I can’t imagine Coraline being anything other than terrifying for a child, but that aside we thought it was great. It will be a long time before we let NLP see it, I think.

Movies – September 09

*** OSS 117: Cairo, Nest of Spies
*** Dark City

Kind of a slow month for movies. OSS 117 wasn’t at all what I expected — a lot more slapstick and silly than the sort of cool spy parody I was expecting. It was pretty funny in places, not great. E found it uninteresting.

Dark City was about as I remembered — interesting and with lots of good bits but on a grander scale kind of silly. As I so often say in my reviews, the setup and the first hour of running around and figuring out what was going on was pretty good, but the working out of the plot kind of meh. And good ol pre-24 Kiefer Sutherland with his various overacted tics was just sort of odd.

Movies – August 09

**** The Wire, Seasons 4-5
* Jubilee
*** I’m Alan Partridge, Season 1, ep1-3

I don’t really know what to say about The Wire. It’s as good as everyone says. I was that into the idea of it, but got hooked about ten minutes into the first episode and was hooked all the way through the last episode of the last season. So if you haven’t seen it, I’d say just go watch it.
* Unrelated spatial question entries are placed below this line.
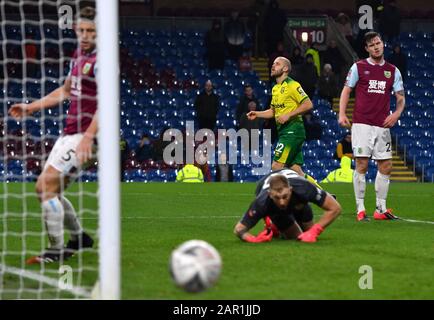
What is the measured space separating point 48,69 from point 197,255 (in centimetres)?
1998

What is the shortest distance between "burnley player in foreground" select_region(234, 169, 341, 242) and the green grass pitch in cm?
17

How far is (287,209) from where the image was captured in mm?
9305

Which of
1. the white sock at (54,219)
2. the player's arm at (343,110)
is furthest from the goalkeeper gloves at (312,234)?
the player's arm at (343,110)

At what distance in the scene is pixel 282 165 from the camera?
41.7 ft

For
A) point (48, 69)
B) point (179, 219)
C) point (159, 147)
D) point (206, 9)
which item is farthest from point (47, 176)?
point (206, 9)

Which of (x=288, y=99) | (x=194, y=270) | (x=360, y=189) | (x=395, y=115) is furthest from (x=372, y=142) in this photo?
(x=194, y=270)

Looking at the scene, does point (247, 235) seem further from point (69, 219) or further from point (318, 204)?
point (69, 219)

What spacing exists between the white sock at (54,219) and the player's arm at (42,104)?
2.50 ft

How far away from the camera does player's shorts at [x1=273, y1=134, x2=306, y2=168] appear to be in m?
12.6

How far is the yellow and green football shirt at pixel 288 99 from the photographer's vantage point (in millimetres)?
12508

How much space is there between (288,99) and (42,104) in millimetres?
4734

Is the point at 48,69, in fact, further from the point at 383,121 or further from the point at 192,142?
the point at 383,121

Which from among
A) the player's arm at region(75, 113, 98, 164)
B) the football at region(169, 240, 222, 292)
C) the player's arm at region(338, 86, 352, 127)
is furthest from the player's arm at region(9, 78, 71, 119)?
the player's arm at region(338, 86, 352, 127)

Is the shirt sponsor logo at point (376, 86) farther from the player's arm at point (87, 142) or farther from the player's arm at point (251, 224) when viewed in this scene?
the player's arm at point (87, 142)
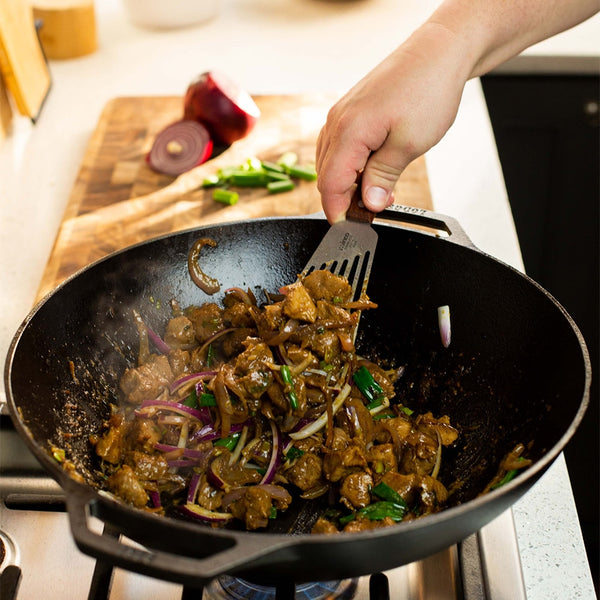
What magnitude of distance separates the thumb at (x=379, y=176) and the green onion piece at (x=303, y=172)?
0.80 metres

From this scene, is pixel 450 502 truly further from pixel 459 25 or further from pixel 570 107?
pixel 570 107

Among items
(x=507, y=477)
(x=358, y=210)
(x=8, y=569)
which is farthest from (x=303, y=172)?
(x=8, y=569)

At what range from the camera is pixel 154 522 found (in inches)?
34.3

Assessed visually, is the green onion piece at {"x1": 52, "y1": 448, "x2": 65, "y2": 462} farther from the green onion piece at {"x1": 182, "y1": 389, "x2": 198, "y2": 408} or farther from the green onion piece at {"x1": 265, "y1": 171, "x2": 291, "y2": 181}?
the green onion piece at {"x1": 265, "y1": 171, "x2": 291, "y2": 181}

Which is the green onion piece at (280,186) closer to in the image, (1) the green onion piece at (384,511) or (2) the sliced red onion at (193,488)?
(2) the sliced red onion at (193,488)

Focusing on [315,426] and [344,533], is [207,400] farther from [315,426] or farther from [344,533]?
[344,533]

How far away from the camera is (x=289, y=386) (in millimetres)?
1380

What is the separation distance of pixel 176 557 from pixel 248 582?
464 mm

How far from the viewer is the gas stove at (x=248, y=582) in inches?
46.3

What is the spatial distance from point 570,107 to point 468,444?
7.01 feet

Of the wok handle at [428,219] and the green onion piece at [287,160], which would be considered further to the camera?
the green onion piece at [287,160]

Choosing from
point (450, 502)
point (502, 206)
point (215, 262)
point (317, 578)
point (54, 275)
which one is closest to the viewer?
point (317, 578)

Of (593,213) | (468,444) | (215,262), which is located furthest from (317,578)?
(593,213)

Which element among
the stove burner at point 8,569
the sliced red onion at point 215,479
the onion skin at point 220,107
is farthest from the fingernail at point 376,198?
the onion skin at point 220,107
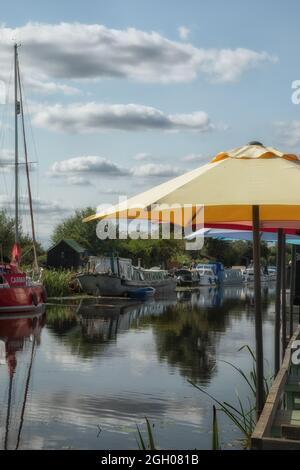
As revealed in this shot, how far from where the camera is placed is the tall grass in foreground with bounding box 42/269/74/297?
4278 cm

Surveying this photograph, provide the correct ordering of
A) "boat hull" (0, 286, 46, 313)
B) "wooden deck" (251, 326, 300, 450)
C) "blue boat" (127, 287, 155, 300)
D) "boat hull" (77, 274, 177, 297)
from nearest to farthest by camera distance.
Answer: "wooden deck" (251, 326, 300, 450) < "boat hull" (0, 286, 46, 313) < "boat hull" (77, 274, 177, 297) < "blue boat" (127, 287, 155, 300)

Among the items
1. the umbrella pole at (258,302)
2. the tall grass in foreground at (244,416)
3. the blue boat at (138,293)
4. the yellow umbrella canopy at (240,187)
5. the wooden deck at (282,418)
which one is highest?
the yellow umbrella canopy at (240,187)

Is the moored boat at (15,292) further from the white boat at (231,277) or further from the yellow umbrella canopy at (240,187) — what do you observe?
the white boat at (231,277)

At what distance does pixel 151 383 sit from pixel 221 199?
29.1ft

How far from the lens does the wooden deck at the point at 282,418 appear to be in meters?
4.93

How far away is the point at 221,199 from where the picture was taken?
19.0ft

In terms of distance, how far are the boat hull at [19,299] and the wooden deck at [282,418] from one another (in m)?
20.7

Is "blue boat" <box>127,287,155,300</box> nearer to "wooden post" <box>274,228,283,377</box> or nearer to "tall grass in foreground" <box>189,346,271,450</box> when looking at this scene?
"tall grass in foreground" <box>189,346,271,450</box>

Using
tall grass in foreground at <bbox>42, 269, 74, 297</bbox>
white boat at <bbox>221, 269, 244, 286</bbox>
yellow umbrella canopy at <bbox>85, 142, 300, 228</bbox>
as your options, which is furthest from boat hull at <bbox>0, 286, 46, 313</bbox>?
white boat at <bbox>221, 269, 244, 286</bbox>

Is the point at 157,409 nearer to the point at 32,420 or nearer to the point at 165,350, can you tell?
the point at 32,420

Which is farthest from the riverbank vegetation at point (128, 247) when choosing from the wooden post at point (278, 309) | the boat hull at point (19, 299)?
the wooden post at point (278, 309)

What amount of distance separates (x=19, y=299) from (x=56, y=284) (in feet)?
45.9

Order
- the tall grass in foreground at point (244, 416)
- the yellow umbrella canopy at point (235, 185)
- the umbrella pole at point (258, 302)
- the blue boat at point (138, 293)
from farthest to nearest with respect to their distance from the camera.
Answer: the blue boat at point (138, 293) → the umbrella pole at point (258, 302) → the tall grass in foreground at point (244, 416) → the yellow umbrella canopy at point (235, 185)

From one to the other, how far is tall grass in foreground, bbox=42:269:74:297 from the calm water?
14.5m
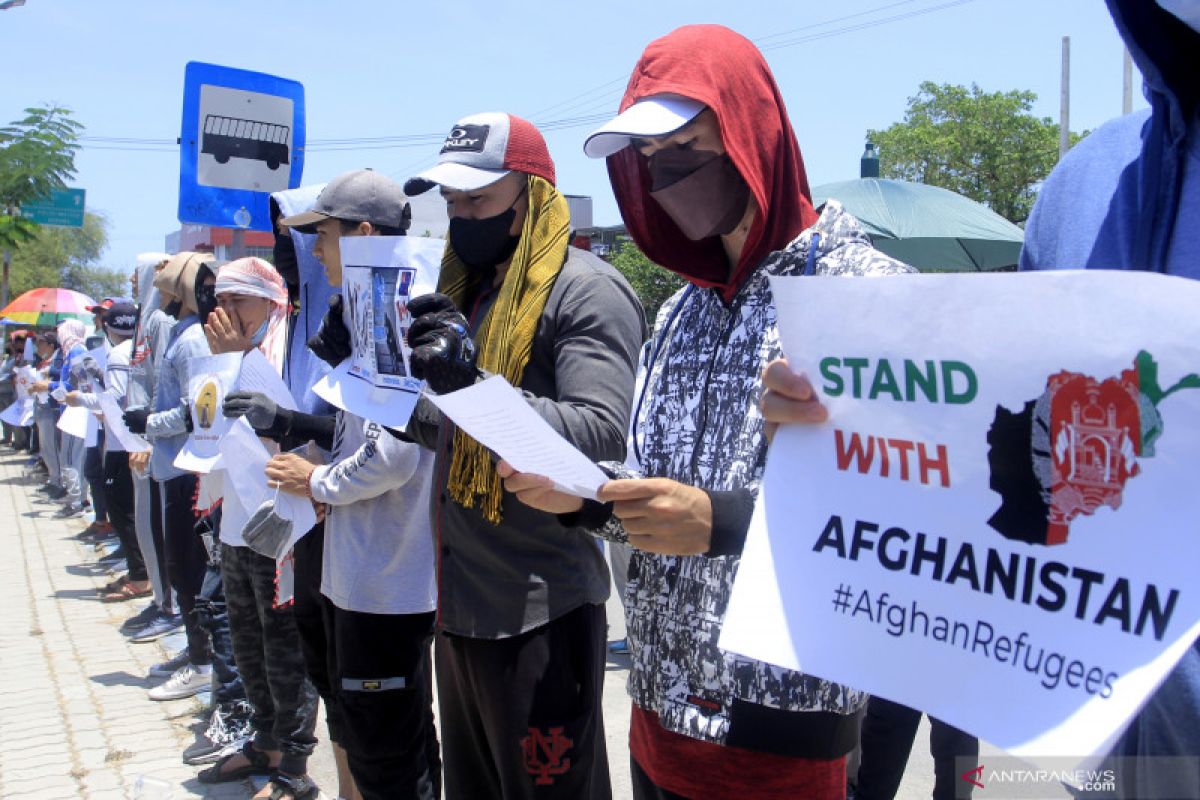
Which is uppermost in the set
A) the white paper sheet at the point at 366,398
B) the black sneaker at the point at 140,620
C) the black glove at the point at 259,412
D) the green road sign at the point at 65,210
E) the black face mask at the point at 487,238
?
the green road sign at the point at 65,210

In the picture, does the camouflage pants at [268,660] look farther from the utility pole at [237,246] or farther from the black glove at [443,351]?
the black glove at [443,351]

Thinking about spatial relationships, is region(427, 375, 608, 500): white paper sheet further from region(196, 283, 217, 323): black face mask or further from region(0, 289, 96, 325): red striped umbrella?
region(0, 289, 96, 325): red striped umbrella

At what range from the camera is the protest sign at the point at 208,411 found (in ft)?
12.6

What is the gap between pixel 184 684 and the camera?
17.6ft

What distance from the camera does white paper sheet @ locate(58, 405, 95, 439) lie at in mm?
8296

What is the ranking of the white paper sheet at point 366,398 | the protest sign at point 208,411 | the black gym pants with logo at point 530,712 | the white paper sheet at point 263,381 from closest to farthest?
the black gym pants with logo at point 530,712, the white paper sheet at point 366,398, the white paper sheet at point 263,381, the protest sign at point 208,411

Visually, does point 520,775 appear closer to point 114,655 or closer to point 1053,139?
point 114,655

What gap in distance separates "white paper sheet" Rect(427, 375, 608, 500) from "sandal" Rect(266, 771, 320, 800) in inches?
115

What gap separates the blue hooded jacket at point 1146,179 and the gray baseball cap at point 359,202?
238cm

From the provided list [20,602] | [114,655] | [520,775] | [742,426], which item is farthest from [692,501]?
[20,602]

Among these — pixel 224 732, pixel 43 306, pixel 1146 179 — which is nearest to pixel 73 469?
pixel 43 306

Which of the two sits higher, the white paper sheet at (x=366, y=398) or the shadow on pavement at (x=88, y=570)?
the white paper sheet at (x=366, y=398)

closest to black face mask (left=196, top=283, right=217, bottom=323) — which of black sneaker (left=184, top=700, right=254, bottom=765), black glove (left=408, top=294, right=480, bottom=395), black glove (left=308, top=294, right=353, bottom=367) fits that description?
black sneaker (left=184, top=700, right=254, bottom=765)

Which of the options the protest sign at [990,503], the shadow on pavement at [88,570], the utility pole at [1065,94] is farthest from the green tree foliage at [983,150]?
the protest sign at [990,503]
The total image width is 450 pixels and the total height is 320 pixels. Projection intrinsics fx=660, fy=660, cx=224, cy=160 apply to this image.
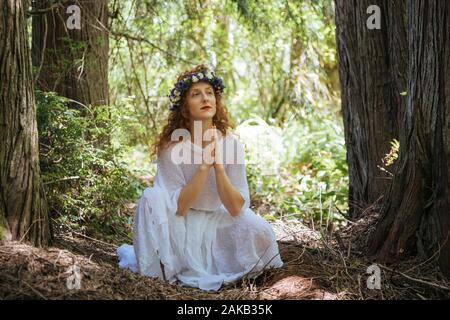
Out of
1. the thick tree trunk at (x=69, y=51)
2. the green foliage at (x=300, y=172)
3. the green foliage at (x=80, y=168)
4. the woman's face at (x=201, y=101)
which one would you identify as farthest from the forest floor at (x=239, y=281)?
the green foliage at (x=300, y=172)

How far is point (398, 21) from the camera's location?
5.20 m

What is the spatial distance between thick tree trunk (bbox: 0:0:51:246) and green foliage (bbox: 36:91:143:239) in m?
0.81

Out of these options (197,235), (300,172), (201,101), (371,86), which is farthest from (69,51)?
(300,172)

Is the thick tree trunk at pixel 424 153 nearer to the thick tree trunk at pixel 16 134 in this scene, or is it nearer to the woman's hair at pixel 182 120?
the woman's hair at pixel 182 120

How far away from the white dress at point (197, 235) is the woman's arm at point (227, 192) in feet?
0.26

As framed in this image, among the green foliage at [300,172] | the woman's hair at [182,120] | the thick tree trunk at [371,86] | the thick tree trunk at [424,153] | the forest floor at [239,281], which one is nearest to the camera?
the forest floor at [239,281]

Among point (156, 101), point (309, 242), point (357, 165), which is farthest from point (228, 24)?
point (309, 242)

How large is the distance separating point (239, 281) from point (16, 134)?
5.53ft

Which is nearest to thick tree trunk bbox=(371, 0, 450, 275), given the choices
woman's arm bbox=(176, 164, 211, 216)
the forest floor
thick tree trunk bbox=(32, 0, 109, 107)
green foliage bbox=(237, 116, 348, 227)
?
the forest floor

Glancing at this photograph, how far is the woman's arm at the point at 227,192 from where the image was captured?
4344 mm

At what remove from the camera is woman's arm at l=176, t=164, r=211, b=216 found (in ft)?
14.2

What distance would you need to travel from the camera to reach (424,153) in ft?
13.7
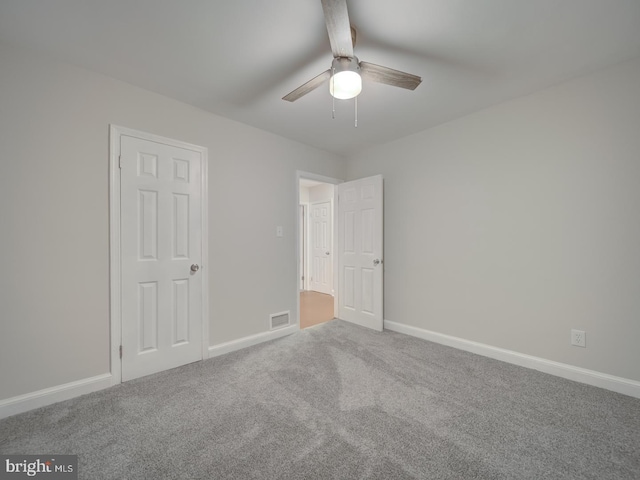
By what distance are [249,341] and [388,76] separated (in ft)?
9.12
E got Jubilee because she thought it was a different half-remembered movie she’s always wanted to see. It wasn’t. Instead it was some awful Derek Jarman thing (and all that that implies). We watched a little bit and fast-forwarded a bit and then just gave up.

I like Steve Coogan and I thought Alan Partridge was pretty funny (though it contains a lot of the discomfort humor that I find so discomforting) but after watching about three episodes I felt like I’d gotten my fill.

Movies – July 09

**** The Wire, Season 3
*** Zero Effect
* Bottle Shock
*** Up the Yangtze

The Wire is still great. Season 3 brings in politics more, but also explores Bunny Colvin’s radical solution to the drug problem in the western and features his awesome paper bag speech. As a sometime libertarian, I really got into that storyline, and thought they worked out the implications, good and bad, in a meaningful way.

Zero effect was pretty good. I had no expectations (can’t remember how it got on my queue), and it turned out to be some good entertainment.

We were so thoroughly uninterested in the people we met in the first 20-30 minutes of Bottle Shock that we just ejected it and sent it back to Netflix. Sorry, Alan Rickman, I promise to watch you in something better soon.

We missed Up the Yangtze, a documentary about the effects of China’s three gorges dam on people living in the area, at SIFF last year and were looking forward to renting it. It starts off slowly but gradually picks up and becomes a fascinating and understated story. It follows a girl whose family’s house will be covered (like many’s) by the new lake created by the dam. Her family sends her to do menial work on a riverboat to support herself and her family, instead of going to school as she wants. The contrast between her rural family’s life and that onboard the riverboat (both among the more modernized young people working there and the rich tourists coming through) is staggering, and underlined by the images of the new lake slowly consuming the family house.